A tough new law aimed at sexual predators who target children will administer severe sentences for "terrible crimes," Gov. Matt Blunt said Tuesday.
During the last stop of a two-day statewide tour touting the new law, Blunt said the measure will be the harshest in the nation. "This bill will protect children at school, at home and on the Internet," he said.
Surrounded by area law enforcement officers, Blunt made his remarks during a news conference on the campus of Southeast Missouri State University. The bill, known as Jessica's Law, will impose life sentences for people raping children under 12 and require lifetime electronic monitoring of their movements after they are released.
The measure is name Jessica's Law after a Florida girl who was murdered by a sex offender who lived in her neighborhood.
Other new rules imposed by the bill include requirements that doctors who deliver babies or perform abortions on girls under 14 to report the pregnancy as evidence of statutory rape and requires registered sex offenders to report their address to law enforcement every six months.
The measure also directs that anyone caught in a police Internet sting face the same penalties as if they were trying to lure a real minor into a sexual liaison.
The Internet has become a favorite tool for predators seeking to have sex with children, said the bill's sponsor, Rep. Scott Lipke, of Jackson. "This is something that is taking over and becoming very prevalent in our society," he said.

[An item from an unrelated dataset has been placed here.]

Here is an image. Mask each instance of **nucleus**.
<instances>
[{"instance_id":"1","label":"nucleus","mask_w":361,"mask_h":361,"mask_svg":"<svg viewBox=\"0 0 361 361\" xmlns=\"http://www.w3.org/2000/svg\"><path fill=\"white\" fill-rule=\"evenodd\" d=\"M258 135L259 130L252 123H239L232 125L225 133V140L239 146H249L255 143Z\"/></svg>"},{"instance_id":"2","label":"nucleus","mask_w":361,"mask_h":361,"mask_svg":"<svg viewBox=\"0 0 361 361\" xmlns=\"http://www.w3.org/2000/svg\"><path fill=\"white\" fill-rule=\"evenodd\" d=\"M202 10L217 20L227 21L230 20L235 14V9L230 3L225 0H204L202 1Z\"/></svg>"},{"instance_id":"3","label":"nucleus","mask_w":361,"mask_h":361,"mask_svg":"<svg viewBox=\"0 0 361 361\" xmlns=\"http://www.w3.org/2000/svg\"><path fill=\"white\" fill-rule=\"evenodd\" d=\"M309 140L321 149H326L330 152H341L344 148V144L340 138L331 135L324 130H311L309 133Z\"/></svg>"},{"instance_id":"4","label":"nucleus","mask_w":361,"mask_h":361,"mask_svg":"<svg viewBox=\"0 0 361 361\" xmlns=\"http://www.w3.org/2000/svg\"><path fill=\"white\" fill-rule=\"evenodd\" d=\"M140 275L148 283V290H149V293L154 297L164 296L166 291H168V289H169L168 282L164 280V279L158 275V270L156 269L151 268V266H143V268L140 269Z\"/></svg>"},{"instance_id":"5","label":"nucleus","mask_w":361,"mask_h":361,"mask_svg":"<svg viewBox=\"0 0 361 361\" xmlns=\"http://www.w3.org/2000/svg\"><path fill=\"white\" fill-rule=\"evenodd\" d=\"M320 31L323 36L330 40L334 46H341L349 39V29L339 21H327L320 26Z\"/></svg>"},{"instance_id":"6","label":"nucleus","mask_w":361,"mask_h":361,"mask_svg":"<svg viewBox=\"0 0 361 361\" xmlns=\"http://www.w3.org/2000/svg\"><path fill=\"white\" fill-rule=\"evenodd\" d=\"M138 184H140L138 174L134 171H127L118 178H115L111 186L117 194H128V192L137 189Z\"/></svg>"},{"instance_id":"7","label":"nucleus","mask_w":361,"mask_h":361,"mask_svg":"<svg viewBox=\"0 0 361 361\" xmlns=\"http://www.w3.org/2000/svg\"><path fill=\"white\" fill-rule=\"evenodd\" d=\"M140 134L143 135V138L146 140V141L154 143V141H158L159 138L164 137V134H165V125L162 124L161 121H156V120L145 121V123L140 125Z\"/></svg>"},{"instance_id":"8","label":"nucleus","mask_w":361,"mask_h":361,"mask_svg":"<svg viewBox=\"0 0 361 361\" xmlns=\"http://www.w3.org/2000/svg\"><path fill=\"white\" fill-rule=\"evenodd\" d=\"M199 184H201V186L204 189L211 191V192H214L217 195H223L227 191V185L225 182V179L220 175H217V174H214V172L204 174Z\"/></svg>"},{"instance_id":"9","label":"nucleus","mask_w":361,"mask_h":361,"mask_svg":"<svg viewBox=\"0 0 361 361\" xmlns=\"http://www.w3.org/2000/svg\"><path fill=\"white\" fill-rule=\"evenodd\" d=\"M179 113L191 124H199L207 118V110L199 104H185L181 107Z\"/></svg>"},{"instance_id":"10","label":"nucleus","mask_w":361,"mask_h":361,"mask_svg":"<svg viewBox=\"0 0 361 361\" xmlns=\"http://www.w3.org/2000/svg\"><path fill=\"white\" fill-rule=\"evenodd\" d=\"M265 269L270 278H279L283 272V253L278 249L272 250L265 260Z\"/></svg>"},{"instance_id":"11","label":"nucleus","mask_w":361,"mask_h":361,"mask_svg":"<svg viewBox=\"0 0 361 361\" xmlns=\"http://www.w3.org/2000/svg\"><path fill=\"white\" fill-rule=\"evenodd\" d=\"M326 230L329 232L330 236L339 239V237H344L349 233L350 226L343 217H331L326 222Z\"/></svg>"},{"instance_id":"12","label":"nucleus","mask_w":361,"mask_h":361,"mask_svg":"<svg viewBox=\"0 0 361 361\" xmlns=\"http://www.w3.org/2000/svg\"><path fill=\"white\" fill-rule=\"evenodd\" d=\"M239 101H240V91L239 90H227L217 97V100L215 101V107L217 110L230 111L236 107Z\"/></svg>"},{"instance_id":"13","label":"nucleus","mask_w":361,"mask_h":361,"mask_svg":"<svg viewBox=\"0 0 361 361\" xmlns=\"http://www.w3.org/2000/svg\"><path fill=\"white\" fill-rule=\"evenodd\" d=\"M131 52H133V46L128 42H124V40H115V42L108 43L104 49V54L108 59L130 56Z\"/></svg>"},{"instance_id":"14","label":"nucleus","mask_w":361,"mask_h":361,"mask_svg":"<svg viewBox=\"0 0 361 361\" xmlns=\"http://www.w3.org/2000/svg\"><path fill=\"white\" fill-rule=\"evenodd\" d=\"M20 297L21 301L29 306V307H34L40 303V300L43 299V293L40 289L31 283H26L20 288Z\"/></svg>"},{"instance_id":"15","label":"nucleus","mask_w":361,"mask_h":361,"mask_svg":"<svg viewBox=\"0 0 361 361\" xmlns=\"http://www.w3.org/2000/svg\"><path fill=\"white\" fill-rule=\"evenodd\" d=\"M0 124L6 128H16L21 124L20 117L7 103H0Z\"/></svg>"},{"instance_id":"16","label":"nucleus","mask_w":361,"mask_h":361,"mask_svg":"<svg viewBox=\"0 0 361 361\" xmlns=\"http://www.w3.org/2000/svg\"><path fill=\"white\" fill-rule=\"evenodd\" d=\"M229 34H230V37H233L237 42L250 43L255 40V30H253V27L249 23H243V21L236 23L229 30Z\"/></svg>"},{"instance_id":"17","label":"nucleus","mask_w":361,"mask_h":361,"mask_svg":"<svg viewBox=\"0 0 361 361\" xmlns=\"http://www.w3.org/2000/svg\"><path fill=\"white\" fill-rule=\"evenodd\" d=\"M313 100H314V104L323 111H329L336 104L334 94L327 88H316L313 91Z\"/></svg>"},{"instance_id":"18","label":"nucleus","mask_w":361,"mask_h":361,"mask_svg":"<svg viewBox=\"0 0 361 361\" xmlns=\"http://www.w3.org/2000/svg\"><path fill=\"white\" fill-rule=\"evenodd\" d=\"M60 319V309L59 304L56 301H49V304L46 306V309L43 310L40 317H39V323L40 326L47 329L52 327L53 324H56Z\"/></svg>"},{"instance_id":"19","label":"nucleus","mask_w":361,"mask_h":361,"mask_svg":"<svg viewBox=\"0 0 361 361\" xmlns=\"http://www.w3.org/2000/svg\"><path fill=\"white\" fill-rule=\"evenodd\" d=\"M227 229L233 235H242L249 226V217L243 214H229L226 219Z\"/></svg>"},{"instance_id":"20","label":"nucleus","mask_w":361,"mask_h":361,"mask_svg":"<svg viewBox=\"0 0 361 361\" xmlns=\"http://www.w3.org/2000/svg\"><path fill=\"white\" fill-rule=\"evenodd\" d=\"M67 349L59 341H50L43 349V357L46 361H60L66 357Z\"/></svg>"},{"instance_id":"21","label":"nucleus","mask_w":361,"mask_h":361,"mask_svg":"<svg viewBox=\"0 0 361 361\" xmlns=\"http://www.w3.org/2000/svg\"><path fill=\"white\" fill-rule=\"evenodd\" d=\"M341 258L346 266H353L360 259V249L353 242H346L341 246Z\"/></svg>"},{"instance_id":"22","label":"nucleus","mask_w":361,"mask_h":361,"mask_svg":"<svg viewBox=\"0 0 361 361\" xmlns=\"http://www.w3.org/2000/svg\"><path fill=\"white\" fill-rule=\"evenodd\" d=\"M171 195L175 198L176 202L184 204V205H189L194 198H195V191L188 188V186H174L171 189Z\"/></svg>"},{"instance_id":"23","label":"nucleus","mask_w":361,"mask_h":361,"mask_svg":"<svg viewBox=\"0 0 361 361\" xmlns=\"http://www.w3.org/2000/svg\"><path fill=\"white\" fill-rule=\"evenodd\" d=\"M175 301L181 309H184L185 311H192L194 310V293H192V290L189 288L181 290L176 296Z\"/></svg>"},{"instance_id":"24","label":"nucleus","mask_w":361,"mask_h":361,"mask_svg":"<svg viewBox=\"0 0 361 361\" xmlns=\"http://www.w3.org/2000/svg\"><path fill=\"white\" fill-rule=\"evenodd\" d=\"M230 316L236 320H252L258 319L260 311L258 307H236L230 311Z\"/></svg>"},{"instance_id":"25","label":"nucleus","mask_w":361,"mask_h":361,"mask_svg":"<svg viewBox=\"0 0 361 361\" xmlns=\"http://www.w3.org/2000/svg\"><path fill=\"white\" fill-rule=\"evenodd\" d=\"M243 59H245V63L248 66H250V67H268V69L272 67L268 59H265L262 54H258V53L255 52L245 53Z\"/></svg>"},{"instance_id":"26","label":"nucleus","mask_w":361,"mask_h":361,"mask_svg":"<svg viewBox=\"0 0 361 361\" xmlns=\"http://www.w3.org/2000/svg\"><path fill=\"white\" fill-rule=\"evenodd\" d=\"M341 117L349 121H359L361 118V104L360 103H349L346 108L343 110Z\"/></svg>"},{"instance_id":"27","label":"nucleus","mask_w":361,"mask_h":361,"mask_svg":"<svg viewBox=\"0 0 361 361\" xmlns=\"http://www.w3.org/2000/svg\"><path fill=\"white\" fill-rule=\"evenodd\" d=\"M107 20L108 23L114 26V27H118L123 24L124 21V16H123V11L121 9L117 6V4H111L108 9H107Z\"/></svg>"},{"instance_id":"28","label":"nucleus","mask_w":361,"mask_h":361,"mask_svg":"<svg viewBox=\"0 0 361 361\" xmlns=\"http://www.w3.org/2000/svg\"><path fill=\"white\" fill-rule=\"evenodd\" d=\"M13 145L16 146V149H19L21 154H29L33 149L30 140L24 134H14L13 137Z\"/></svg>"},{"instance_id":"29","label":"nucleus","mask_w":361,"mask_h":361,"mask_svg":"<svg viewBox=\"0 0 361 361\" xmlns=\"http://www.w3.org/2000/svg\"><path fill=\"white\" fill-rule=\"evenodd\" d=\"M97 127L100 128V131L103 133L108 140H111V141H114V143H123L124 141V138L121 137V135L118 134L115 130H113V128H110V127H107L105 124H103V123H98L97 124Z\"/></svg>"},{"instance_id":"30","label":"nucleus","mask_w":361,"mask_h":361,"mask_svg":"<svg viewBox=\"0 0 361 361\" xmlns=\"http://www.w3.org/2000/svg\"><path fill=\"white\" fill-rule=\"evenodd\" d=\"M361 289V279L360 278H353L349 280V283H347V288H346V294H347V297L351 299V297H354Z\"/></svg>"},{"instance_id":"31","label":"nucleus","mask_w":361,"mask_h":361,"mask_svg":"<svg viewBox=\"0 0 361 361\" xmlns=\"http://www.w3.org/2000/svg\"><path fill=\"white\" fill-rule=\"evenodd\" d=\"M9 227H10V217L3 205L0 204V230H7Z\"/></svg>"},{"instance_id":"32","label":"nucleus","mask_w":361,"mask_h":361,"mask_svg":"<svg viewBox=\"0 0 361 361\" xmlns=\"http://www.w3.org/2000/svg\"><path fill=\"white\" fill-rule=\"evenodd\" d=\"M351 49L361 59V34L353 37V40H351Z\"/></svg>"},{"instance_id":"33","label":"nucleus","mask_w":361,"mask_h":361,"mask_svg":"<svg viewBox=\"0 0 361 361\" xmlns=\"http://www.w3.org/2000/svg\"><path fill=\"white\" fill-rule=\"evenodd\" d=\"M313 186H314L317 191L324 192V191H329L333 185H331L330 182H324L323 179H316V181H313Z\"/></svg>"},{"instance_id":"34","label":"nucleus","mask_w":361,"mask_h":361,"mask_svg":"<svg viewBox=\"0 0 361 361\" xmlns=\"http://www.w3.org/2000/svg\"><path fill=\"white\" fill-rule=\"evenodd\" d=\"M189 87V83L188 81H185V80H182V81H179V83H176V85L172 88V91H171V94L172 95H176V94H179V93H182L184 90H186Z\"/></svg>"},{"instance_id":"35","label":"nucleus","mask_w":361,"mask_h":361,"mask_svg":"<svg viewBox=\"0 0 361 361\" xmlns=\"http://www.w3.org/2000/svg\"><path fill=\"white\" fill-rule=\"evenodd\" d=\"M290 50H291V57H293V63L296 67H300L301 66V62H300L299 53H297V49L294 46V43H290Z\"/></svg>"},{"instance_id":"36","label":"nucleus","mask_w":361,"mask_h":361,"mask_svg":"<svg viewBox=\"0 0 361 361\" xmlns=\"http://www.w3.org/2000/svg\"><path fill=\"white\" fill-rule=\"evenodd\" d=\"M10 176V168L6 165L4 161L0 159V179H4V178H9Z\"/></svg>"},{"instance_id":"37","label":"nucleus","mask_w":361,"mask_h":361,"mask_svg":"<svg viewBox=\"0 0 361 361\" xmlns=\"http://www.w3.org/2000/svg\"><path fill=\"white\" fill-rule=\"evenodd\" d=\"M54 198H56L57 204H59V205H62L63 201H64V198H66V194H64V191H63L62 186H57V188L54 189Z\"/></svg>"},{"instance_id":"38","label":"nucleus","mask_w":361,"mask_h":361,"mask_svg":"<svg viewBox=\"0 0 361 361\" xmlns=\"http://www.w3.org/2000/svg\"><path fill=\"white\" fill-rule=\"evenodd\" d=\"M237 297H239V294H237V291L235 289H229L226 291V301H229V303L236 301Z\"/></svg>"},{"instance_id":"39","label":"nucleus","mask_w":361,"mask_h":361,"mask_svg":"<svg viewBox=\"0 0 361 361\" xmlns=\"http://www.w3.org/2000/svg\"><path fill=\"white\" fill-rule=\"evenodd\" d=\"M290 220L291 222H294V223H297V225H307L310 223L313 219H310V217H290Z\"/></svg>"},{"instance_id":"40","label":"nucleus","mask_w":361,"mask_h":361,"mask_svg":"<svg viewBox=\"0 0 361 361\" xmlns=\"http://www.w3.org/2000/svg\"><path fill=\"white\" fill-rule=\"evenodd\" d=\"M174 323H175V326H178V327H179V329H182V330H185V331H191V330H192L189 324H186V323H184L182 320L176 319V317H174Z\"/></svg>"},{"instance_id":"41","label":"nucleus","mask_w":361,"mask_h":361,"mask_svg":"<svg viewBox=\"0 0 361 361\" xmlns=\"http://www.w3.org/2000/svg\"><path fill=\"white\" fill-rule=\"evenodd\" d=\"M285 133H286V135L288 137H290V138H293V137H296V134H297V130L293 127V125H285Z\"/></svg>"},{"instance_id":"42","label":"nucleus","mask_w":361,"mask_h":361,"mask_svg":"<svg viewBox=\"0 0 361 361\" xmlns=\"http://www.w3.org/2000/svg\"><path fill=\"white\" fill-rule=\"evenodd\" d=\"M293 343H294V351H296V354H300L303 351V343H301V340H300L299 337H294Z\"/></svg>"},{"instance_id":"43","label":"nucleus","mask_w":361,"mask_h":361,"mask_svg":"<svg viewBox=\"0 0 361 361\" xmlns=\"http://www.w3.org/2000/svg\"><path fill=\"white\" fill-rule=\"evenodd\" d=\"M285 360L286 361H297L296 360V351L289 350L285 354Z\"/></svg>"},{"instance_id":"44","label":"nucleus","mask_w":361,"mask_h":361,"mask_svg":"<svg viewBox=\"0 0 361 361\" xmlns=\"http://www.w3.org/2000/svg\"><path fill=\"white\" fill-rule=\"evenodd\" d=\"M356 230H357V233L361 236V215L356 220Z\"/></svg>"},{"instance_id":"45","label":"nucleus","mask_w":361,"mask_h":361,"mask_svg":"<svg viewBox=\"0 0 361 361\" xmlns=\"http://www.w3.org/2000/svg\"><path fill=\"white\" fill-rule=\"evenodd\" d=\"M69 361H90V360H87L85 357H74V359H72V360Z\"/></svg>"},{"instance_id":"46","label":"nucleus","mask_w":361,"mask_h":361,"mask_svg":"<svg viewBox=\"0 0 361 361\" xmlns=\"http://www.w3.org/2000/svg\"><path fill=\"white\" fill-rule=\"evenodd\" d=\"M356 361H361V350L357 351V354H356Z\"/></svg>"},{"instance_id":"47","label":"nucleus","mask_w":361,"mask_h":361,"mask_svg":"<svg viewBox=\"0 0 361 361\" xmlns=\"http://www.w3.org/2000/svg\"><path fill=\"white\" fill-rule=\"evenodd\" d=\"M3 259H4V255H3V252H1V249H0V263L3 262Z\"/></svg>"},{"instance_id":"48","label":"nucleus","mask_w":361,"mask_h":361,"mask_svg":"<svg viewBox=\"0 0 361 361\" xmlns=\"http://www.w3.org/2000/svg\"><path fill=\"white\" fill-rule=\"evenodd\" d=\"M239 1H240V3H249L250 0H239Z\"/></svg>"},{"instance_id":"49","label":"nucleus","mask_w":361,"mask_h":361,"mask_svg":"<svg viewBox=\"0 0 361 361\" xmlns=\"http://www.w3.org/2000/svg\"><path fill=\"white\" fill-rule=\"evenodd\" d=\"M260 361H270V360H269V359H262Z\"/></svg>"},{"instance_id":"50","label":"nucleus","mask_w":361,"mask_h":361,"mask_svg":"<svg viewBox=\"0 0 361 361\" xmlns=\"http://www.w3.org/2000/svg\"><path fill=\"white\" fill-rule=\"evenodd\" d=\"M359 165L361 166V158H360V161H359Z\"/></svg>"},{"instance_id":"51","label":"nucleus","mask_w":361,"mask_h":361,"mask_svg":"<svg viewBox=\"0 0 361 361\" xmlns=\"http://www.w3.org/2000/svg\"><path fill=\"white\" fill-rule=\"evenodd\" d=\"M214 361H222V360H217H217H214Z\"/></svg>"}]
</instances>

Blunt signed the bill despite his distaste for one provision that repeals the state law against homosexual acts between consenting adults. The repeal, which eliminates a misdemeanor sexual misconduct law invalidated by the U.S. Supreme Court in 2003, was included to eliminate an obsolete statute, Lipke said.
"You could have a meaningful debate about whether the Supreme Court is right," Blunt said. "We shouldn't litter the statutes."

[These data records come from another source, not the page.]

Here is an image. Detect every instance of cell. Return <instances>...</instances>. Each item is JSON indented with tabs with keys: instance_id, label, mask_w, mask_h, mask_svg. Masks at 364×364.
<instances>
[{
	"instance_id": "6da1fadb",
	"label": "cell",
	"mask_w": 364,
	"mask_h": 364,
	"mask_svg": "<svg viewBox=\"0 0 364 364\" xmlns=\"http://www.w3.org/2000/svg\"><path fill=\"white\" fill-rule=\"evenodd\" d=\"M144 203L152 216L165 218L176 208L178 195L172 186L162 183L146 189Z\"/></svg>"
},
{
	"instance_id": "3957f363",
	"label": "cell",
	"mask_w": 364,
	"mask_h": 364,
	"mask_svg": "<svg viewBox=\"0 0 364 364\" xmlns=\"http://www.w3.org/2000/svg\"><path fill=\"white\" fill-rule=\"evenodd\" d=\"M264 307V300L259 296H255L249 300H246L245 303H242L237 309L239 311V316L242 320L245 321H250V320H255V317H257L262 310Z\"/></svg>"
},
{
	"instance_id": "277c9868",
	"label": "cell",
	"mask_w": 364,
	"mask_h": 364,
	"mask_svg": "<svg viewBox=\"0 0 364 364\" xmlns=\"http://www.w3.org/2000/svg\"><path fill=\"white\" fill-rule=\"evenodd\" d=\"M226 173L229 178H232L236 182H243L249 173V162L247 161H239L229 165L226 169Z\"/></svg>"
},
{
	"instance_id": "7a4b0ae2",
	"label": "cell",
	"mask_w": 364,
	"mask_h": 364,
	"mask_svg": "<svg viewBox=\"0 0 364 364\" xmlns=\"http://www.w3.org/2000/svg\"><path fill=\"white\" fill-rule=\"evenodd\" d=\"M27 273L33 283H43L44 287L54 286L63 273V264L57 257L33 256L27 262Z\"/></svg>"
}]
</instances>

The repeal removes one argument the state Department of Social Services is using in a pending court case involving a Kansas City lesbian seeking a license as a foster parent. The state has argued that, despite the fact it is unenforceable, the law was a statement of state policy.

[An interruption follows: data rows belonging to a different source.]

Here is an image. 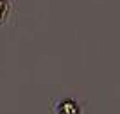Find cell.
I'll return each instance as SVG.
<instances>
[{
    "instance_id": "1",
    "label": "cell",
    "mask_w": 120,
    "mask_h": 114,
    "mask_svg": "<svg viewBox=\"0 0 120 114\" xmlns=\"http://www.w3.org/2000/svg\"><path fill=\"white\" fill-rule=\"evenodd\" d=\"M56 112L57 114H81V107L79 104L72 98H65L61 100L57 107H56Z\"/></svg>"
}]
</instances>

The repeal won't deter the state in pursuing a policy "that children benefit from having a mother and a father," Blunt said.
The case is currently before the Missouri Supreme Court.
During his news conference, Blunt praised Cape Girardeau County Prosecuting Attorney Morley Swingle for helping write a "workable, enforcable bill."
In an interview after Blunt finished his remarks, Swingle said his main contribution was to prevent lawmakers from making no distinction between a sexual predator and a teenager in a consensual sexual relationship with another, younger teen.
"I was horrified at the first draft," Swingle said. "A high school senior having sex with a high school freshman could have received a 20-year sentence."
Such a law, he said, could have resulted in juries that were unwilling to convict and harm the criminal justice system. Prosecutors from around the state cautioned lawmakers "that we don't want to paint with this broad a brush," Swingle said.
In his remarks, Blunt noted that one provision of the measure will bar judges from giving the worst sex offenders probation and saving them from a prison sentence. A Missouri State Highway Patrol review of registered sex offenders found that more than 200 had received a suspended imposition of sentence, Blunt noted.
"These are dangerous people and they may have served very little, if any, time behind bars," Blunt said.
The figure cited by Blunt was generated by a review the sentences imposed on all registered sex offenders, said Capt. Tim McGrail, director of the patrol's criminal records division.
That list covers 27 years, and includes anyone convicted of any crime of a sexual nature since July 1, 1979.